### TASK DIRECTIONS
Transcribe the lines of the records starting with the one that has "Sort these in" in it and ending with the last, and transcribe nothing else.

====== DATA IN THIS EXERCISE

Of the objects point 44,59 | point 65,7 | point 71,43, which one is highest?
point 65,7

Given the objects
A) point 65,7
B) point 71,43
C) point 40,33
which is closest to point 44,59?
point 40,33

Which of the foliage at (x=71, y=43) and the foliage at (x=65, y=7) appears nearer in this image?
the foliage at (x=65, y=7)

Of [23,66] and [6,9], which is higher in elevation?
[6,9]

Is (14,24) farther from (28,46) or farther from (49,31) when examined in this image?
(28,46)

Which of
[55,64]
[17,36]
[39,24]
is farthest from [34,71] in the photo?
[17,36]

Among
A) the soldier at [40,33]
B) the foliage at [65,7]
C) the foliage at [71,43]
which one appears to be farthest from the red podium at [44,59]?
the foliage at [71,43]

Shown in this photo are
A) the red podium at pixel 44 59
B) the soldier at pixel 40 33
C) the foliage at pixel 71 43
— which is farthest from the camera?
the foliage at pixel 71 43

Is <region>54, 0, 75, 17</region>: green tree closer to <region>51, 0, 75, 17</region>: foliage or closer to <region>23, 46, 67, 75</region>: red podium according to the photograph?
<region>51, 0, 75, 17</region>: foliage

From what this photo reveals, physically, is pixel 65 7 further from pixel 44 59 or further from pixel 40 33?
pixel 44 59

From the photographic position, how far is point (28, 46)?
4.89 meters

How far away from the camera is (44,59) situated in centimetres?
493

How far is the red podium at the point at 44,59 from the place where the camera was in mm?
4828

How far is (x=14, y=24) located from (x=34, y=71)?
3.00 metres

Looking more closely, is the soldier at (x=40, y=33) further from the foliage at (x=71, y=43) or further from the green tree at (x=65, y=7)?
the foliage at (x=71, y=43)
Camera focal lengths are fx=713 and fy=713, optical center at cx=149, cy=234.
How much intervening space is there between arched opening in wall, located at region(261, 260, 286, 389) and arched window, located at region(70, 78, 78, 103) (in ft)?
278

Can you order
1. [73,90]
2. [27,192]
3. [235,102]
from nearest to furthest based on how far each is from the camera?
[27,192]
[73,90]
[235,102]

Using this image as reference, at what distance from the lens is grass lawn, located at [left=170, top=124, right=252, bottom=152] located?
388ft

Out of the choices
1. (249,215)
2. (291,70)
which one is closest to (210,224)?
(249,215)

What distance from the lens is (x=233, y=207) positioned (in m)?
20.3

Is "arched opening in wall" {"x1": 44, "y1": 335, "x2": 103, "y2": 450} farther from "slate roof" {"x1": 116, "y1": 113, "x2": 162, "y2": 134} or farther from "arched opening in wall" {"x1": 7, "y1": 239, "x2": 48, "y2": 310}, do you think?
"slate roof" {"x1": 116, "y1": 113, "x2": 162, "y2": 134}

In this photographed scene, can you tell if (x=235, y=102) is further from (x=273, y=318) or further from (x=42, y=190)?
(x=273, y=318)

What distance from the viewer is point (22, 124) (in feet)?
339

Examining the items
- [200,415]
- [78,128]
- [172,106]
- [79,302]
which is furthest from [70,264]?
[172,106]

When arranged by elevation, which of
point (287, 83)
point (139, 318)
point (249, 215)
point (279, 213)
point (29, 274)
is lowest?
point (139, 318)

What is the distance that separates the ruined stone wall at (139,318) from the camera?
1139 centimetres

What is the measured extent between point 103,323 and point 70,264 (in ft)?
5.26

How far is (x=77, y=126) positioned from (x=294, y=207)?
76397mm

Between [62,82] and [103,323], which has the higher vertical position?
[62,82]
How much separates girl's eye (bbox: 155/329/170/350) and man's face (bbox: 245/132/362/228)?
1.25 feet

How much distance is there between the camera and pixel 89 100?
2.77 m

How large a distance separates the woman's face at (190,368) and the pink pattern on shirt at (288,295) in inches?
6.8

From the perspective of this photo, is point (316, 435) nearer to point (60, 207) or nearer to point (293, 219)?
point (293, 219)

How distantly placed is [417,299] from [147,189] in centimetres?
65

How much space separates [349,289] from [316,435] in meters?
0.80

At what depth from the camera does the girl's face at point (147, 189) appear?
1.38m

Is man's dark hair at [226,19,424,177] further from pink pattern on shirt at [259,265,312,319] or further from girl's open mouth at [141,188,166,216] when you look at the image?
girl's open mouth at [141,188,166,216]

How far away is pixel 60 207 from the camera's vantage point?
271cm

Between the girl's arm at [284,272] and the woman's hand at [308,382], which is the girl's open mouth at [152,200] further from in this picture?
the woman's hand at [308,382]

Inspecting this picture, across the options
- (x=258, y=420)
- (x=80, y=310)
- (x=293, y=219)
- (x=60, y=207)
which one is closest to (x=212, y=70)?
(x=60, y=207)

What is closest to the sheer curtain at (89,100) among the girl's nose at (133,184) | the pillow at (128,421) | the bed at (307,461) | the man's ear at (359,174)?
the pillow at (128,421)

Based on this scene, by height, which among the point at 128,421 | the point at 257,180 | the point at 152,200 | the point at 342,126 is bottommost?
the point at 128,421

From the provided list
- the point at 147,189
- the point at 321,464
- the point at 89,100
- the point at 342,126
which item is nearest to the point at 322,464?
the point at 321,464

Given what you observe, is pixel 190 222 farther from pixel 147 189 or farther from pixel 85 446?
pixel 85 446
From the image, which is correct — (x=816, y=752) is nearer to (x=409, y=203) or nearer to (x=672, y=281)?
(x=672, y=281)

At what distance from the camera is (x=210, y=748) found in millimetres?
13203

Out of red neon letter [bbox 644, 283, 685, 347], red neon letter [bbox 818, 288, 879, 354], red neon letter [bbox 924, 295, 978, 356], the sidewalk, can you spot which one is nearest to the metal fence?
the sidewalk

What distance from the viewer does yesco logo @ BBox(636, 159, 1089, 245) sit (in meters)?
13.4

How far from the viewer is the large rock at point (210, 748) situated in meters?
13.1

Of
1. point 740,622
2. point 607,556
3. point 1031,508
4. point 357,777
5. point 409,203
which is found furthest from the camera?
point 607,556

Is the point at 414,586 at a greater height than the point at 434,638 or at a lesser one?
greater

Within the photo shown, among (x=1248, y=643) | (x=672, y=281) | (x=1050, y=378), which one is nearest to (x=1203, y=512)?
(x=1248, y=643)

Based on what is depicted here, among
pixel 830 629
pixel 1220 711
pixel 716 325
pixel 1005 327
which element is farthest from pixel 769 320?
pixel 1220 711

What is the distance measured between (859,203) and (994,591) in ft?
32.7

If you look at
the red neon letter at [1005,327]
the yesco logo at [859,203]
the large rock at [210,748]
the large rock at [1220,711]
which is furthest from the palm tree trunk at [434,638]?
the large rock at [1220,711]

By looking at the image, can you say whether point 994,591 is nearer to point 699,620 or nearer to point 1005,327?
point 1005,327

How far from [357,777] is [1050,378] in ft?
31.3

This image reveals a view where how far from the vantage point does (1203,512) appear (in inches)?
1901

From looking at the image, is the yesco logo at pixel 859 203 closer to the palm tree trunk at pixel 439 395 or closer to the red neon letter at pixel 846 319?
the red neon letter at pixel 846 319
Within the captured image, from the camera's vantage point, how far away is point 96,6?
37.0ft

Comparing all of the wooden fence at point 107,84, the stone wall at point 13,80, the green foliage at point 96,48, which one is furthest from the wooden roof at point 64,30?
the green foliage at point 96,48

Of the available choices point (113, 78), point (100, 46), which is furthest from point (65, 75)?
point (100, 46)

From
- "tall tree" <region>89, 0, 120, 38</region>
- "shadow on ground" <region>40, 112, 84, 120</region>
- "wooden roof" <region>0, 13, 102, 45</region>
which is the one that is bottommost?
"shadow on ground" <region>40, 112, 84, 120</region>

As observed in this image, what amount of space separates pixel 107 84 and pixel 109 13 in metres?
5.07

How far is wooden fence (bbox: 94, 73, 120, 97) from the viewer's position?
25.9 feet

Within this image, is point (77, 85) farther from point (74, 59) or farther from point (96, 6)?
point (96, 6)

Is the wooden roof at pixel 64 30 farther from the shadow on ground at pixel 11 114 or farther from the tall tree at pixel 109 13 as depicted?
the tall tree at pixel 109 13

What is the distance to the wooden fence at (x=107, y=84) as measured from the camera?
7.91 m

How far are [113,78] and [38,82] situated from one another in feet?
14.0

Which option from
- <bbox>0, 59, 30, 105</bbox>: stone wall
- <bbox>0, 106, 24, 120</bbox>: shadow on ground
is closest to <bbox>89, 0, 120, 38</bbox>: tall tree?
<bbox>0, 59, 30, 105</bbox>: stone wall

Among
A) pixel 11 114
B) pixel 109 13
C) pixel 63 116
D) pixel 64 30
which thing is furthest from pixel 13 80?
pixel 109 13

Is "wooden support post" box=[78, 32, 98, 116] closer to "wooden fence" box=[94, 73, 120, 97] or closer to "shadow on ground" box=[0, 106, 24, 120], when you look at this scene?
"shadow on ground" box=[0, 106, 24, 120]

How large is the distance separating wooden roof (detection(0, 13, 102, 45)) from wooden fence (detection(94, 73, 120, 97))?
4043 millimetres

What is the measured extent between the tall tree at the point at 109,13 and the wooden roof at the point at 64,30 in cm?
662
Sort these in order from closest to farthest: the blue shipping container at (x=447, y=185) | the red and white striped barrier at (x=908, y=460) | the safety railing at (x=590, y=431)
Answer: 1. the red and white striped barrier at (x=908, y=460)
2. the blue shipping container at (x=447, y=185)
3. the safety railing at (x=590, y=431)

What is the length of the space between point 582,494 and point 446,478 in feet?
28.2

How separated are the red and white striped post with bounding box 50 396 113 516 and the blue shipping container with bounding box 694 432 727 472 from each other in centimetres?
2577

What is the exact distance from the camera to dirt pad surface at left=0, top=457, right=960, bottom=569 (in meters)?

============

### COMPLETED TASK
Sort these in order from closest to farthest: the blue shipping container at (x=447, y=185) | the red and white striped barrier at (x=908, y=460) | the safety railing at (x=590, y=431)
Answer: 1. the red and white striped barrier at (x=908, y=460)
2. the blue shipping container at (x=447, y=185)
3. the safety railing at (x=590, y=431)

What is the length of the space between point 582,494 and point 446,478 in feet?
28.2

How separated are the red and white striped post with bounding box 50 396 113 516 and the blue shipping container with bounding box 694 432 727 472 from each other in centimetres?
2577

What is the exact distance from the camera to dirt pad surface at left=0, top=457, right=960, bottom=569 (in meters)?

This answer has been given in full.